621. Task Scheduler
Given a char array representing tasks CPU need to do. It contains capital letters A to Z where different letters represent different tasks.Tasks could be done without original order. Each task could be done in one interval.
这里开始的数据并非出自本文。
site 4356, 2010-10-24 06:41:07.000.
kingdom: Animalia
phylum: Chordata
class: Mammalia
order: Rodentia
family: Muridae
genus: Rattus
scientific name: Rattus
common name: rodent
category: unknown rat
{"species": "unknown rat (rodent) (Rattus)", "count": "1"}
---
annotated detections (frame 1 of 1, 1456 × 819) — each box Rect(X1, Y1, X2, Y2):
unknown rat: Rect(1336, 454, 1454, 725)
For each interval, CPU could finish one task or just be idle.
However, there is a non-negative cooling interval n that means between two same tasks, there must be at least n intervals that CPU are doing different tasks or just be idle.
You need to return the least number of intervals the CPU will take to finish all the given tasks.
Example 1:
Input: tasks = ["A","A","A","B","B","B"], n = 2 Output: 8 Explanation: A -> B -> idle -> A -> B -> idle -> A -> B.
Note:
- The number of tasks is in the range [1, 10000].
- The integer n is in the range [0, 100].
這題的思維其實蠻有趣的,一開始會想到的就是要找到 most frequency character 當作 chunk 的開頭 (類似greedy 的概念,最常出現的先開始)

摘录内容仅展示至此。